*Passage to read*
The Sun published a story of a mock Valentine’s card with a cartoon of Flack above the words ‘I’ll fucking lamp you’. Nominally, this was a news story about a tactless design company, but they chose to show the image just to get that extra dig in.

Despite that, Dan Wootton, Executive Editor and columnist of the Sun, was keen to offer his condolences following her death, even going so far to point out that ‘she was vulnerable’. Hypocritical much? Well, he had written a front-page story about her just two months earlier.

On the night her death was announced, Wootton’s employers spent a good deal of time deleting their smear stories and replaced them with broken links and phone numbers of suicide hotlines.

Caroline Flack was not the first to be hounded by the press. The bullying and craving for tearing down the successful is nothing new.

In 2004, The Sun printed the first of many apologies about its Hillsborough coverage in order to ward off criticism of Wayne Rooney, who had given them a series of exclusive interviews. Rooney was featured on the front page that day, holding a copy of the paper.

The apology, such as it was, was little more than a criticism of the Trinity Group, who own the Daily Mirror and had criticised the Croxteth-born striker for accepting their coin.

Six weeks later, news broke of Rooney’s alleged dalliances with elderly prostitutes. Did The Sun stick with their man? Of course, they didn’t. They tore him and his girlfriend to pieces. One minute he was an upcoming star who didn’t deserve to be aligned with ‘the Sun’s mistakes’, the next he was headline fodder.

Caroline Flack was the host of Love Island, then the wolf bit. That behaviour is still a joke to some.

On Boxing Day at our game with Leicester City, the home section of the King Power Stadium nearest to the away end thought it amusing to download The Sun’s logo onto their phones and show it to us en masse.

*Study material*
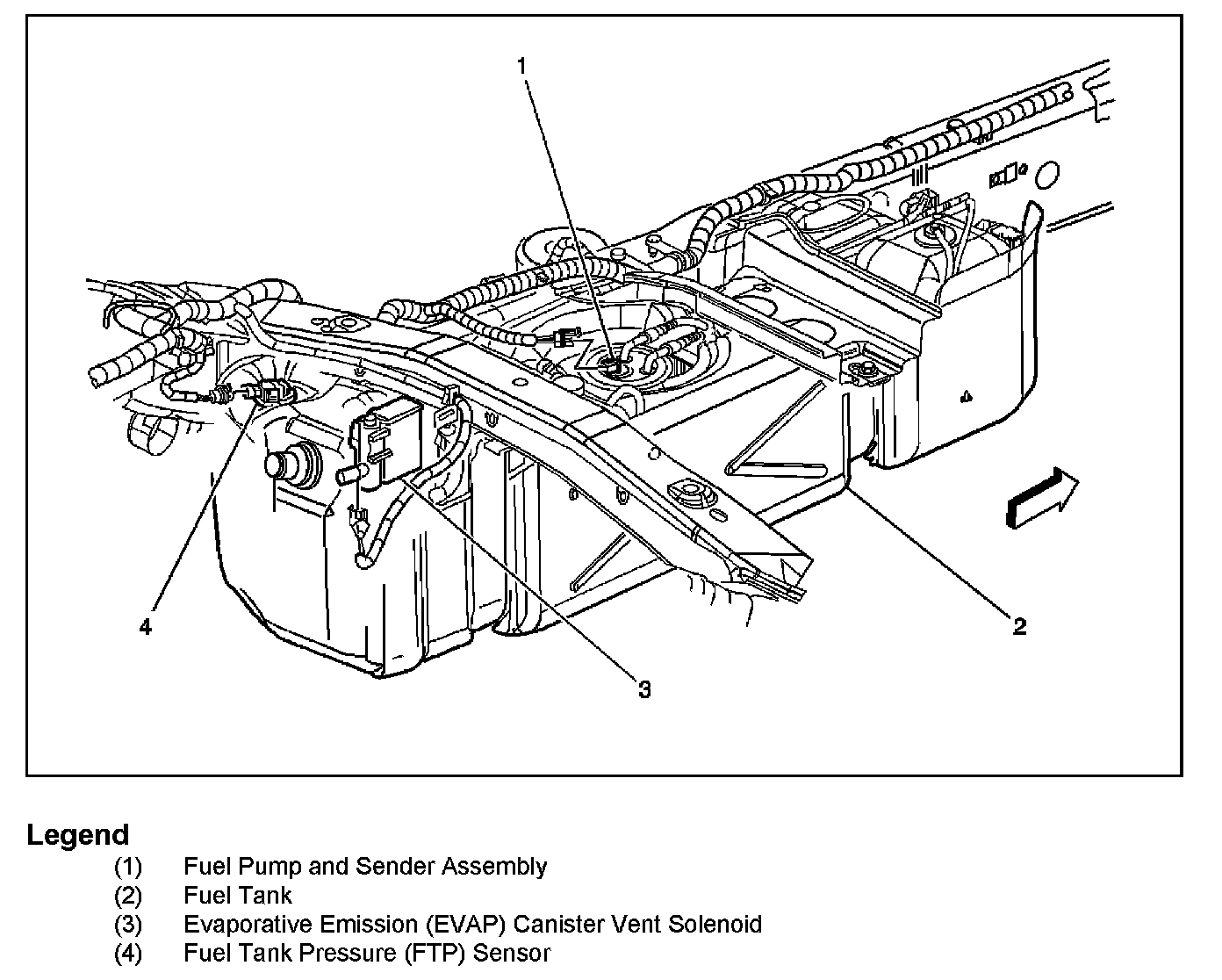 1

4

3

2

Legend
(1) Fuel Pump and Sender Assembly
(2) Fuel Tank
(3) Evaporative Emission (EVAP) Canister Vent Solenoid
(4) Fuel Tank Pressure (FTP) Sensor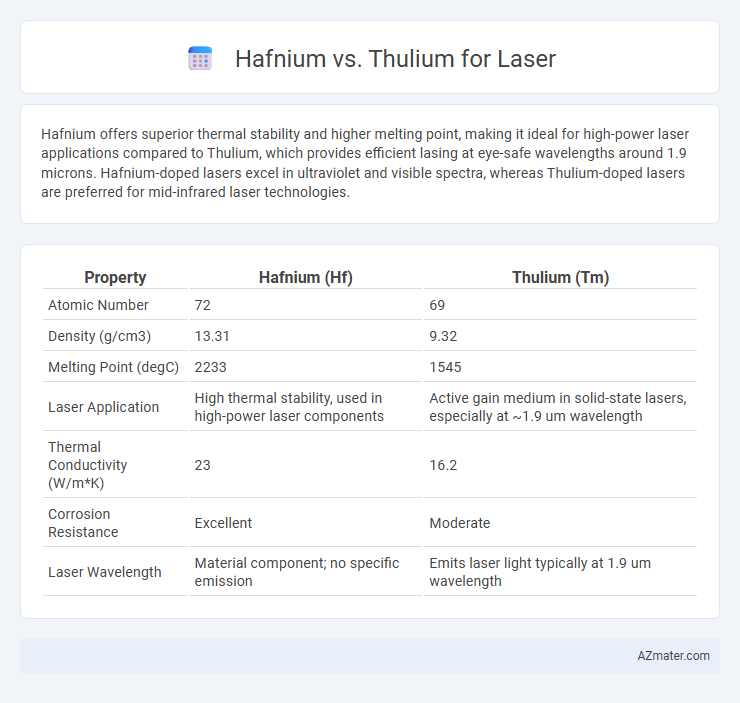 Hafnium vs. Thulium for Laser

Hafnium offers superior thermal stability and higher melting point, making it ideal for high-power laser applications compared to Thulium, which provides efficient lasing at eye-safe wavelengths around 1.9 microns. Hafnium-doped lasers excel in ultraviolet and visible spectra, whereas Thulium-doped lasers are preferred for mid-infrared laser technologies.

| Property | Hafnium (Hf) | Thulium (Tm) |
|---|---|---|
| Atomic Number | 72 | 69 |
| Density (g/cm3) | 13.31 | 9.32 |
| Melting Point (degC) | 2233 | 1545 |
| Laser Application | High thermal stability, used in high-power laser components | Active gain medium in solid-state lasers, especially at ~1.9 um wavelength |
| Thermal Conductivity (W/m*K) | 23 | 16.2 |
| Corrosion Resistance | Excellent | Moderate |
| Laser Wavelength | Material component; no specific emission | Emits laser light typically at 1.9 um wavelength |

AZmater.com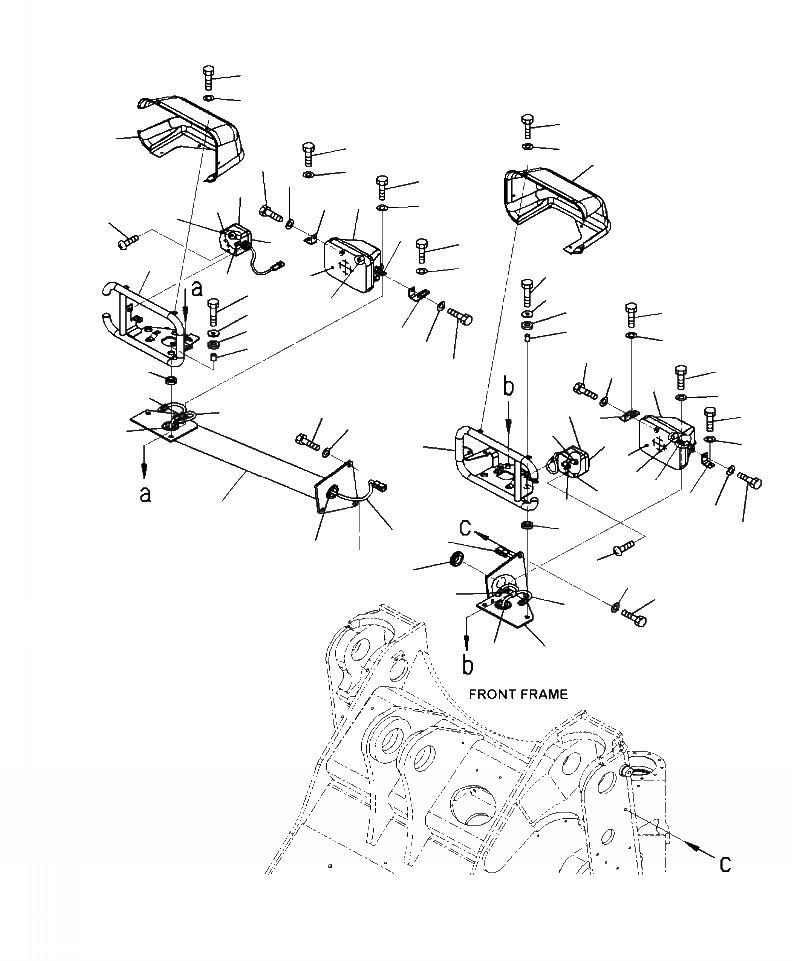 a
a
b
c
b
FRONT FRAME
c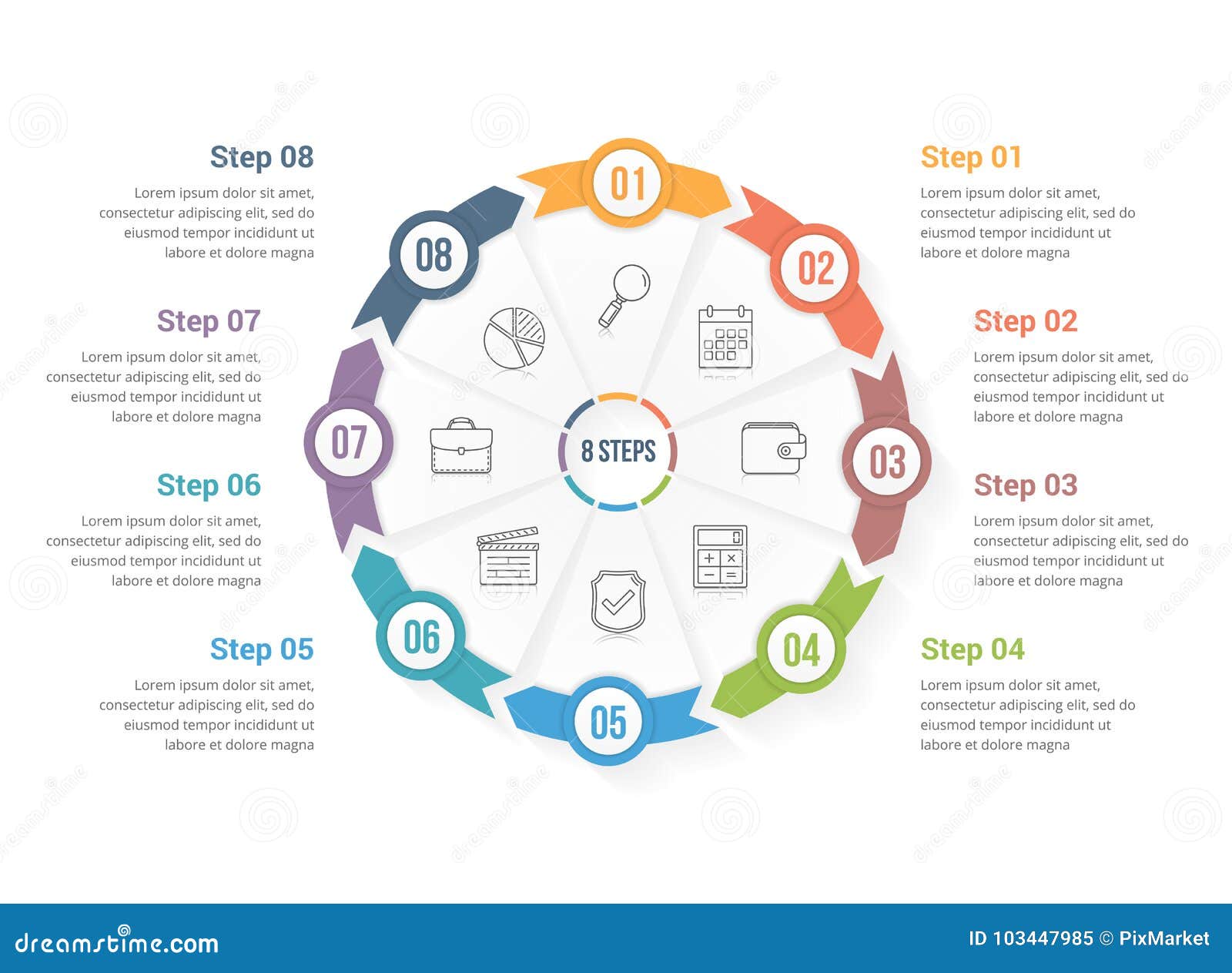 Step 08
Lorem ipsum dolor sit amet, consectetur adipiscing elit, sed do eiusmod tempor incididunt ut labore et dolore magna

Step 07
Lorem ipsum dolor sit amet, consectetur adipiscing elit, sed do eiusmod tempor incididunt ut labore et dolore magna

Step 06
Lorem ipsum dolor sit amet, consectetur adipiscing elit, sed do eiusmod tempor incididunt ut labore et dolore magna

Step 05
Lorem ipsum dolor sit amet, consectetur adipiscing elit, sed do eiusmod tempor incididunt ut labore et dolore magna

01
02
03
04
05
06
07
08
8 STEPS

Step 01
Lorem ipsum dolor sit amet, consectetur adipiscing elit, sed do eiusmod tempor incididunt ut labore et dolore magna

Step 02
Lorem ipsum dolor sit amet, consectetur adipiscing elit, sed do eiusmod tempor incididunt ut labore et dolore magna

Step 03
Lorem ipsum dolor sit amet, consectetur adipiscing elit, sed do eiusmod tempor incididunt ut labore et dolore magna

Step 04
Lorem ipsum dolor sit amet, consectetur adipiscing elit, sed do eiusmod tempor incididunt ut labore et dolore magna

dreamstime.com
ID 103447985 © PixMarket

*Task prompt*
Extend the piece on The Sun's coverage of Caroline Flack and Wayne Rooney, picking up after its last sentence.

*Written reply*
It didn’t cause the outrage they thought it would, mostly because it was so lame, but the inclination was clear. The Sun’s treatment of the city in 1989 was somehow funny. A stroke of one upmanship.

And that’s the problem with how the rag is viewed. People judge the Sun’s Hillsborough disgrace as a football conflict only – a mere nod to shallow tribalism. That ignorance allows the rag to fuel its hatred.

Staunch Sun readers will tell you that it’s never to be taken seriously and is just a bit of fun, but a glance at the annals reveals some abhorrent stuff.

In May 1987, they promised free one-way tickets to Norway for gay people with the headline ‘Fly Away Gays – And We Will Pay’. Lovely.

A few months earlier, they’d fabricated a story about Elton John and rent boys. That cost them £1m in damages and a front-page apology. They didn’t care. Why? Because there is something in human nature that wants to be shocked even at fiction and wants to enjoy the fake outrage.

You can add to that the whole ‘Gotcha’ headline when the Belgrano was sunk with the loss of 323 lives during the Falklands war. Earlier they had sponsored a missile (‘A Sun missile for Galtieri’s gauchos!’) which was used ‘successfully’ on an Argentine target.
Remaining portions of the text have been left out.